Yes. My language was somewhat circular, but only to emphasize the circularity of the premise. The question generally emerges of whether to emphasize a core set of features and uses, or to attract a broader user base through support for broader cases. The present user base of a particular system, however, rarely provides a complete measure of features that might be used more broadly if they were available.

OpenWrt includes specific components for administration, such as Luci and UCI, that make it suitable for provisioning many recurring use cases on single-function embedded targets. Making a generic Linux installation behave as one wishes a consumer wireless router to behave is not an activity everyone wishes to undertake.

One might conceive of porting these components to Gentoo, perhaps with an integrated build system.
Otherwise, they are only available through OpenWrt. along with all its quirks and limitations.

I understand that at the moment the options for making substantial gains in flexibility and automation are limited. Merging the upstream opkg project has been explained as infeasible, and options for another system are limited, and would require a major overhaul even in the best case.

For reference, we might outline a minimum feature set for a package manager to offer better handling of conflicts. The minimum requirements are that for two packages, A and B, it is possible for B to be specified in the package descriptor as a functional a subset of A, such that if both would be selected for installation, the system would only perform the installation process for A, and simply set a flag on B. If, later, A were removed, the system, detecting the flag on B, would then perform the installation process for B, after completing removal of A, and then assign to B a normal status of being installed. Thus, both packages may be logically selected even while the system resolves that only one is to be effectively installed.

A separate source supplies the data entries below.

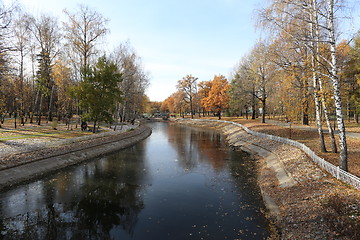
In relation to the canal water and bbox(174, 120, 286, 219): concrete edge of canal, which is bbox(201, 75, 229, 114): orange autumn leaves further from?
the canal water

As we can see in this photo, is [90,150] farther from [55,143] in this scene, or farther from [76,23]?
[76,23]

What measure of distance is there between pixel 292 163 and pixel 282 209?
18.7 ft

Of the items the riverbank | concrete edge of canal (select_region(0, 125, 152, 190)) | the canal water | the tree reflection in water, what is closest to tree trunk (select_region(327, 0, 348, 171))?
the riverbank

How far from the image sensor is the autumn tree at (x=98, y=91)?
25.2 m

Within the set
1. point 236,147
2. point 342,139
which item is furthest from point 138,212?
point 236,147

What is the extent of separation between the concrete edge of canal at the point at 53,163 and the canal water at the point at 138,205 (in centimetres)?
91

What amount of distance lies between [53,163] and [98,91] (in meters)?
12.1

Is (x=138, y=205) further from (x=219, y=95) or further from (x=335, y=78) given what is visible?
(x=219, y=95)

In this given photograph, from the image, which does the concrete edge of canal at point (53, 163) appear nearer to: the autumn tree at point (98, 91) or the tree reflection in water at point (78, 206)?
the tree reflection in water at point (78, 206)

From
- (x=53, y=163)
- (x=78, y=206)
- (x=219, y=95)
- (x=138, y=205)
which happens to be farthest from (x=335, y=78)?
(x=219, y=95)

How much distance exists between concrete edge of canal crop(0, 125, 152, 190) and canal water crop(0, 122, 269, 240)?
0.91 m

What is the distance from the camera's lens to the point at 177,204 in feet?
33.4

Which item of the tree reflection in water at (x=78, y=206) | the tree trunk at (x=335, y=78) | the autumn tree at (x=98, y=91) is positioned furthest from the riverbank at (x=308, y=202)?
the autumn tree at (x=98, y=91)

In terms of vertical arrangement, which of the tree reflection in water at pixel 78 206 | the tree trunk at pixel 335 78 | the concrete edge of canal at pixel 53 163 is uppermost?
the tree trunk at pixel 335 78
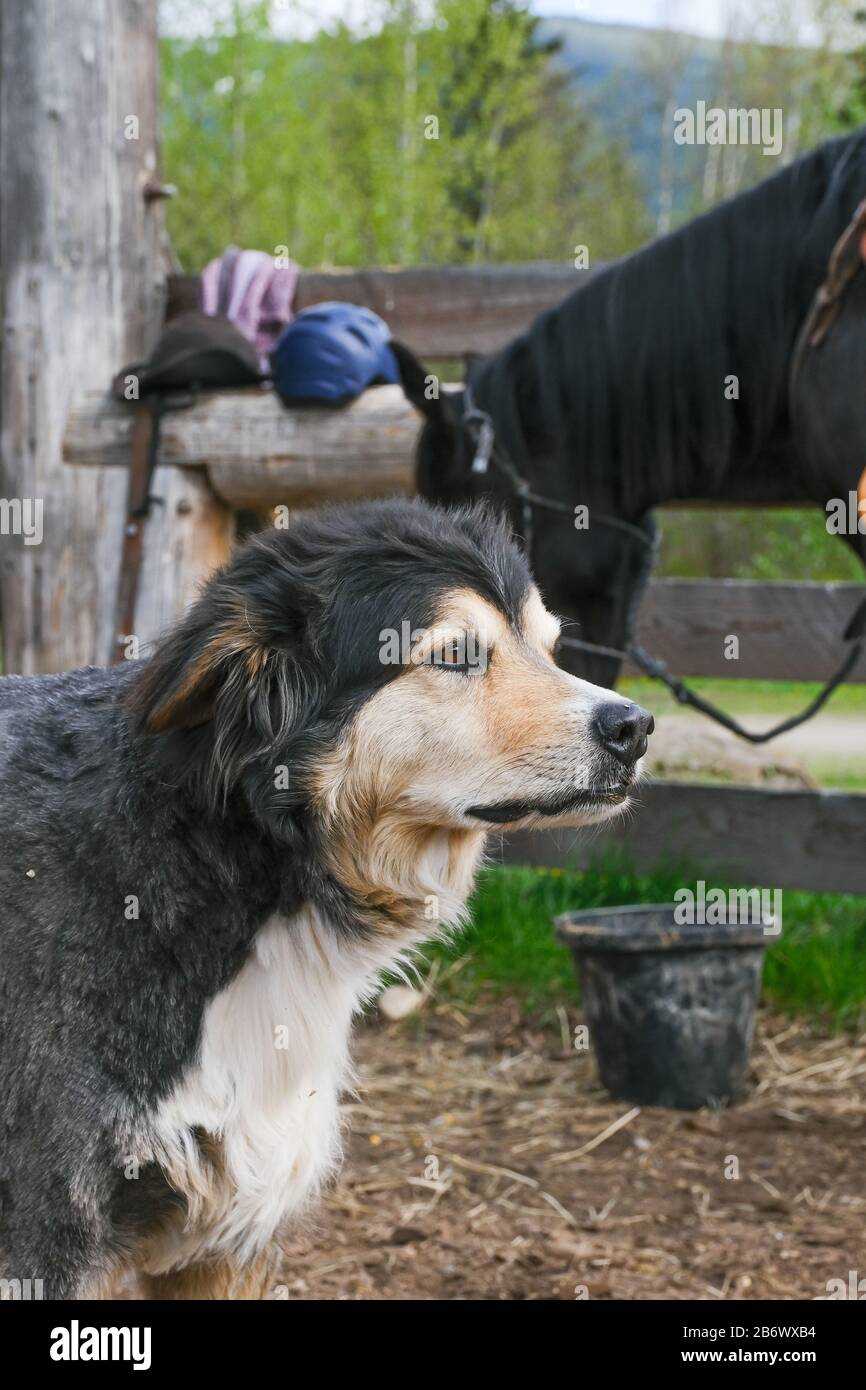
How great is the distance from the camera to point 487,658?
2.51 m

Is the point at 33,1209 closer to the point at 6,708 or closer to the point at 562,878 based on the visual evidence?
the point at 6,708

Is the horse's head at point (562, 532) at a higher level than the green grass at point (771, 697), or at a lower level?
higher

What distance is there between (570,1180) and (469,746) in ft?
7.57

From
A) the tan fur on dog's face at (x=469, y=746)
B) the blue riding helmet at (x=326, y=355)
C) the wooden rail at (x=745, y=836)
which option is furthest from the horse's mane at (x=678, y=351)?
the tan fur on dog's face at (x=469, y=746)

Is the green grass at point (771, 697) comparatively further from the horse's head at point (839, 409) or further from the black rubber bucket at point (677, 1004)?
the horse's head at point (839, 409)

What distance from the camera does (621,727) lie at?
2.45 meters

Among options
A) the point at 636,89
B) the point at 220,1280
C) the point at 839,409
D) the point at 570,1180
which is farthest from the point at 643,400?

In principle, it seems, such a solution may be added to the existing system without excessive demands on system resources.

That was the sort of thing I meant. When I reflash my routers I get SSH warnings which handily tell me the command ot use to remove the old hash, and I then just retype my original command.

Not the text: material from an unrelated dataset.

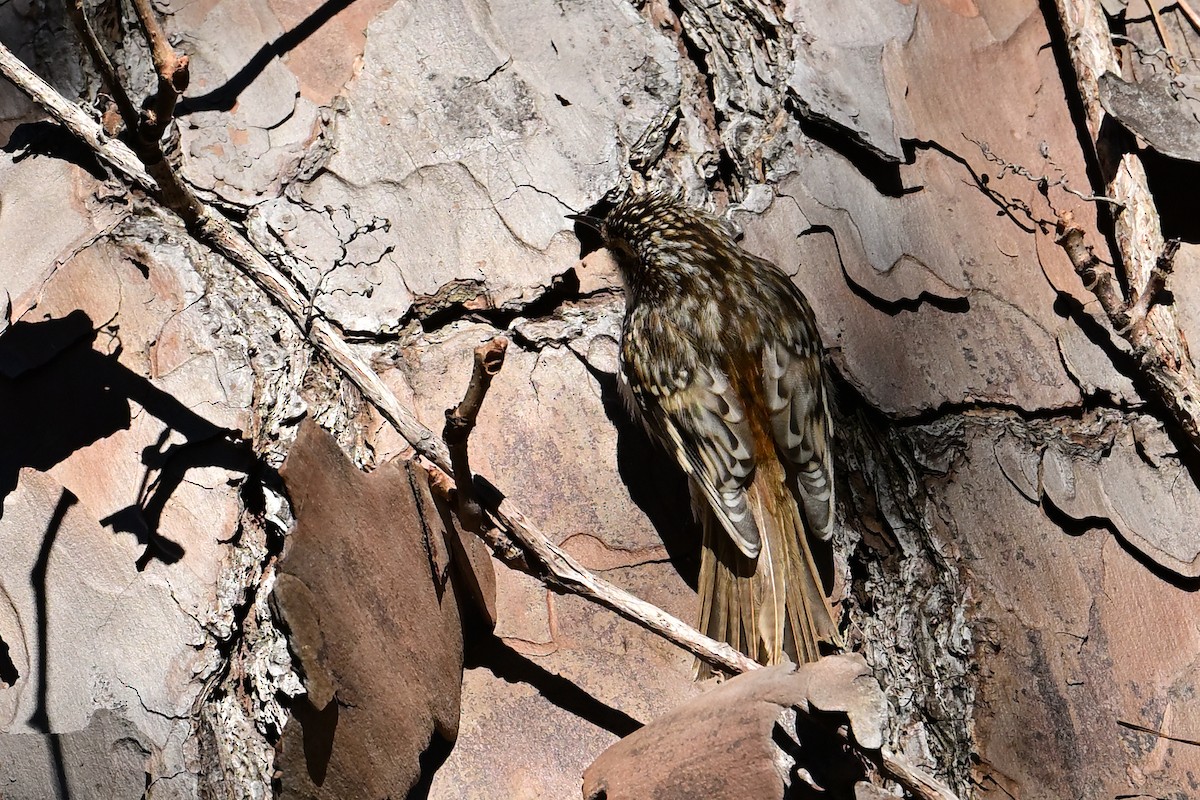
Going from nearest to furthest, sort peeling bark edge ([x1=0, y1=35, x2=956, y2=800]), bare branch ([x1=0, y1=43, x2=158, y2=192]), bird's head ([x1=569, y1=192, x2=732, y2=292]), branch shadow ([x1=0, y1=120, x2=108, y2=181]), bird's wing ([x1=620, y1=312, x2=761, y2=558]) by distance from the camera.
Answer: peeling bark edge ([x1=0, y1=35, x2=956, y2=800]) → bare branch ([x1=0, y1=43, x2=158, y2=192]) → branch shadow ([x1=0, y1=120, x2=108, y2=181]) → bird's wing ([x1=620, y1=312, x2=761, y2=558]) → bird's head ([x1=569, y1=192, x2=732, y2=292])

To avoid the risk of bloat to opkg I'd have thought it would be reasonable for it to say somehting like "wpad-xxx conflicts with wpad-yyy. Consider using these commands to force replacement if xxx is a superset of yyy: ..."

You would have to know that xxx was a superset of yyy, but IMHO at the level that OpeWrt operates that is a reasonable responsibility to impose on the user.

To help build out the design and ensure the right approach is taken it would be interesting to see what set of metadata could describe this. A first pass might be to find which packages "clash" on at least one file. Hopefully they would be a good guide the the super / sub sets of functionality.

For actual functionality I suspect it would be asier to just handle the "going from sub to super" scenario, which I think was what you hit. Tagging wpad-mesh-wolfssl as a "provider of" wpad-basic and allowing "atomic" uninstall of the latter while installing the former woiuld be a positive step for me. It wouldn't deal with uninstalling any no-longer required dependencies of wpad-basic or provide the reverse path of super-sub, but the latter case could still take the "message based" approach mentioned above.

I think it would have bad effects not to handle the reverse process, in many cases making a situation even more confusing for administrators than the current. The assumption behind using package managers is that returning to a previous package selection also returns the installed assets to a previous selection. It would not reflect a good design choice to bake irreversible effects into a system through a choice to install a package.

Keep it succinct, if printed to the console, e.g.:

wpad-basic: Package installation failed; conflict with wpad-basic

Or a cleanly-formatted version if possible in the graphical interface:

Installation failed for package wpad-mesh-openssl.

Conflict wtih installed packages:

  • wpad-basic

I admire your ambition. Hopefully you've seen enough positive engagement to be able to nudge that forwards and seek further help when needed.